▶ **REQUIREMENT**
Reproduce the lines of the listing below without any changes, starting at the line that contains "How far from the camera is" and ending at the final line of the listing.

Image-based spatial reasoning data
begin
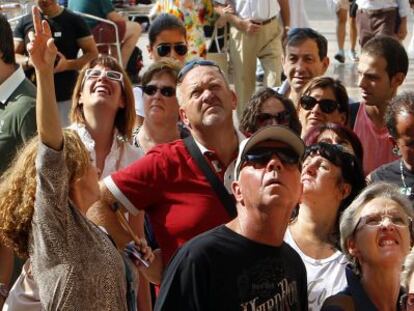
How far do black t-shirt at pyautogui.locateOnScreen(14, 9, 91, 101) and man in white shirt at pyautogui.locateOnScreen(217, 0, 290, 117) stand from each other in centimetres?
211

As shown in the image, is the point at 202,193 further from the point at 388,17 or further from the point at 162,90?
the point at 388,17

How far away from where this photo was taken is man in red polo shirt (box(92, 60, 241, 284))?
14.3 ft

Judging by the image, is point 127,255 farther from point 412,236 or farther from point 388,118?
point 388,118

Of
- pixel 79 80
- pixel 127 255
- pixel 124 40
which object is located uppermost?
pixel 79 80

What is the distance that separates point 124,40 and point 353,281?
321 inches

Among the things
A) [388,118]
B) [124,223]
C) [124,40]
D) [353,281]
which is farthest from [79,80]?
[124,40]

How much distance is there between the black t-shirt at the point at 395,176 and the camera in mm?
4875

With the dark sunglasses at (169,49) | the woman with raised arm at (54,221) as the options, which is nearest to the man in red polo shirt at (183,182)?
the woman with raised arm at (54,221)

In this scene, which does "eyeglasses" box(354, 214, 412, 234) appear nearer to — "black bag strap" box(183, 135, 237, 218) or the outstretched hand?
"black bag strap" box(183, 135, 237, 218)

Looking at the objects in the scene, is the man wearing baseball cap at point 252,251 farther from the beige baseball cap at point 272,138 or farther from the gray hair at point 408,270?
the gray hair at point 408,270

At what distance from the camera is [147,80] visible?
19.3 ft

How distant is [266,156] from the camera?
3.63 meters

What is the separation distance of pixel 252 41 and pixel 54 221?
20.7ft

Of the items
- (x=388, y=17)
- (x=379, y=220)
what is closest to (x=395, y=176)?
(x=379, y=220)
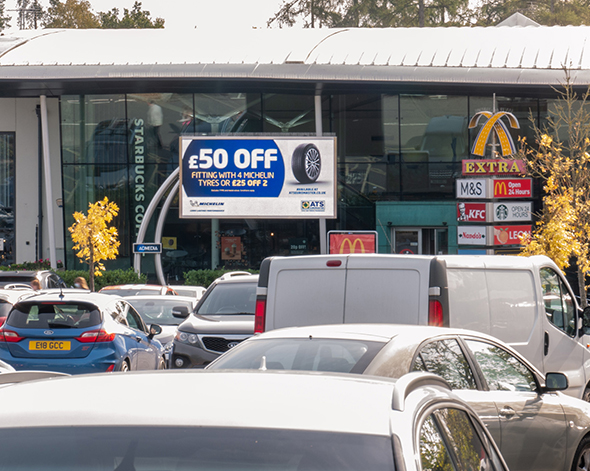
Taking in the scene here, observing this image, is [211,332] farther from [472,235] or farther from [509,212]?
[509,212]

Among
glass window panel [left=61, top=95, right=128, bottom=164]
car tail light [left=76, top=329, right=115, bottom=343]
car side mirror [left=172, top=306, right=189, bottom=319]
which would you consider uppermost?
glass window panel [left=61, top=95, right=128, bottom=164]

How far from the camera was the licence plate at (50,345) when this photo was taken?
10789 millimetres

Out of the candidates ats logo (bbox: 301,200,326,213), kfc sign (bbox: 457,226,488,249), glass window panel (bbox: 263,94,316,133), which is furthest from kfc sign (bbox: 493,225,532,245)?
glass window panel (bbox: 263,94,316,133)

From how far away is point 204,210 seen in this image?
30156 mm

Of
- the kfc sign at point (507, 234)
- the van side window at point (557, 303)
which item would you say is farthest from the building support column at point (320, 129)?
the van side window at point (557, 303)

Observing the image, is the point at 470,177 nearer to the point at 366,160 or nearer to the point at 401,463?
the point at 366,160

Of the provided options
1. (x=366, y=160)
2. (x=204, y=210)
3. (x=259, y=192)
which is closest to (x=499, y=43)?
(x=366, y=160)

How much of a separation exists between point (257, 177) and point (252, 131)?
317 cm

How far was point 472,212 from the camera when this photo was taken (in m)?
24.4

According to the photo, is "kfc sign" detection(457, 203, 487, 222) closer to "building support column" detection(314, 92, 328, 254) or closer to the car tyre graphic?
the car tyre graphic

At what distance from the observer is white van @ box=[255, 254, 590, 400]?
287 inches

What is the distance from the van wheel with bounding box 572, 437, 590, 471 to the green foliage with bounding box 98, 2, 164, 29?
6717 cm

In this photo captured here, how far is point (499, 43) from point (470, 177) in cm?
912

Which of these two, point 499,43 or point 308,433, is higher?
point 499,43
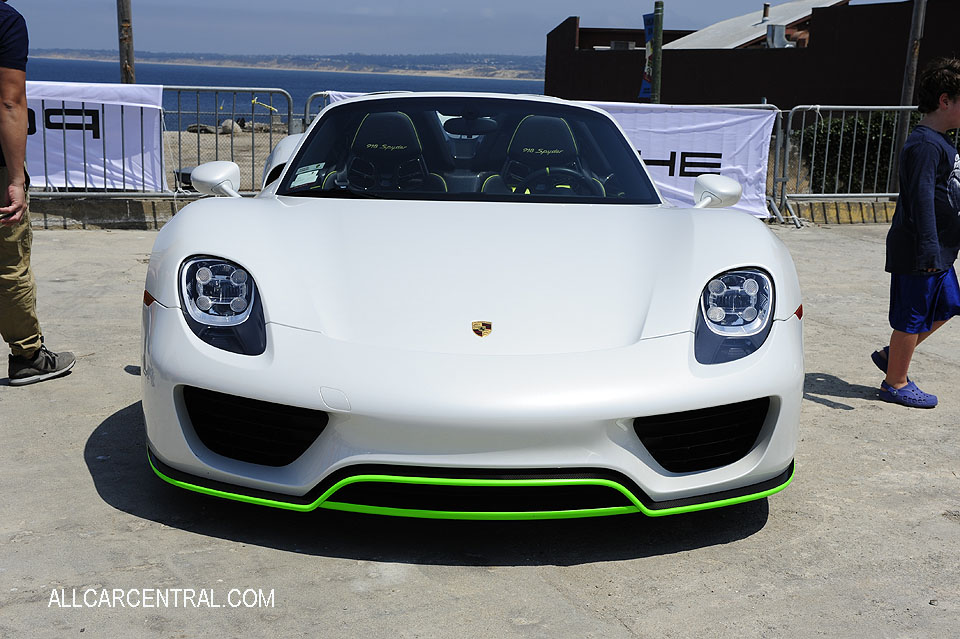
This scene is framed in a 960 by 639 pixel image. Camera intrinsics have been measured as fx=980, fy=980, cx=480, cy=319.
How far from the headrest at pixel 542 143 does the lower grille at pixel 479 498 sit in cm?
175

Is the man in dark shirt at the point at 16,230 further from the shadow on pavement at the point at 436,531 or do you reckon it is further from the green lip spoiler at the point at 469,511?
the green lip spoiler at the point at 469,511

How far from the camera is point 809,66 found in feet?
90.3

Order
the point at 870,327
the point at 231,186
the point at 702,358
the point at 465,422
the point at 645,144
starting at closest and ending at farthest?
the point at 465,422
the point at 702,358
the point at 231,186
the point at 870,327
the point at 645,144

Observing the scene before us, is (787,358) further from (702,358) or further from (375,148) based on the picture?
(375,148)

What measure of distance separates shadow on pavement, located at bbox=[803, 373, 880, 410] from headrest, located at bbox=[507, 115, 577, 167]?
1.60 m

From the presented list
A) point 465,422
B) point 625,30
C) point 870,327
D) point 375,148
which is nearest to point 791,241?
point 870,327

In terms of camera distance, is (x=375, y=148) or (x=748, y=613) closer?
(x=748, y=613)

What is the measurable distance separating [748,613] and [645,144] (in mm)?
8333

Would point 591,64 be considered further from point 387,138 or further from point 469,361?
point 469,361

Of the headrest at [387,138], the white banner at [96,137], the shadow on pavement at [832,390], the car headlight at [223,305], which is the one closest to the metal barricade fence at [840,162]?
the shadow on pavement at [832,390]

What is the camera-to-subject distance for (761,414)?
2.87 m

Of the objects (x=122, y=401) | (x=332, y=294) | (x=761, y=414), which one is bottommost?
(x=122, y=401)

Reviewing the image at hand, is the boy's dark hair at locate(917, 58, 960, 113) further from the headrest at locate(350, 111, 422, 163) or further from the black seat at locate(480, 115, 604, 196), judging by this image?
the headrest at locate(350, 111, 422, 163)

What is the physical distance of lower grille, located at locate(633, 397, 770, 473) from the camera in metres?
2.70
end
▶ **SOLUTION FOR THIS TASK**
How far from the camera is point 809,66 found in feet?
90.3

Order
the point at 870,327
the point at 231,186
the point at 702,358
the point at 465,422
the point at 645,144
starting at closest and ending at farthest?
the point at 465,422
the point at 702,358
the point at 231,186
the point at 870,327
the point at 645,144

Observing the scene before us, is (787,358) further from (702,358) or further from (375,148) based on the picture?
(375,148)

What measure of distance separates shadow on pavement, located at bbox=[803, 373, 880, 410] from headrest, located at bbox=[507, 115, 577, 167]?
1.60 m

From the presented list
A) point 465,422
B) point 625,30
C) point 870,327
D) point 375,148
which is nearest to point 791,241?
point 870,327

In terms of camera distance, is (x=375, y=148) or (x=748, y=613) closer?
(x=748, y=613)

What is the measurable distance separating [748,613] and [645,144] (in mm)?
8333

Would point 591,64 be considered further from point 387,138 or further from point 469,361?
point 469,361

Of the headrest at [387,138], the white banner at [96,137], the shadow on pavement at [832,390], the car headlight at [223,305], which is the one closest to the metal barricade fence at [840,162]?
the shadow on pavement at [832,390]

What is the camera-to-subject distance for (761,414)?
2.87 m

Of the objects (x=122, y=401) | (x=332, y=294) | (x=761, y=414), which one is bottommost?
(x=122, y=401)

Reviewing the image at hand, is the boy's dark hair at locate(917, 58, 960, 113) further from the headrest at locate(350, 111, 422, 163) or further from the black seat at locate(480, 115, 604, 196), judging by this image?
the headrest at locate(350, 111, 422, 163)

What is the physical distance of lower grille, located at locate(633, 397, 770, 473) from the camera in metres?
2.70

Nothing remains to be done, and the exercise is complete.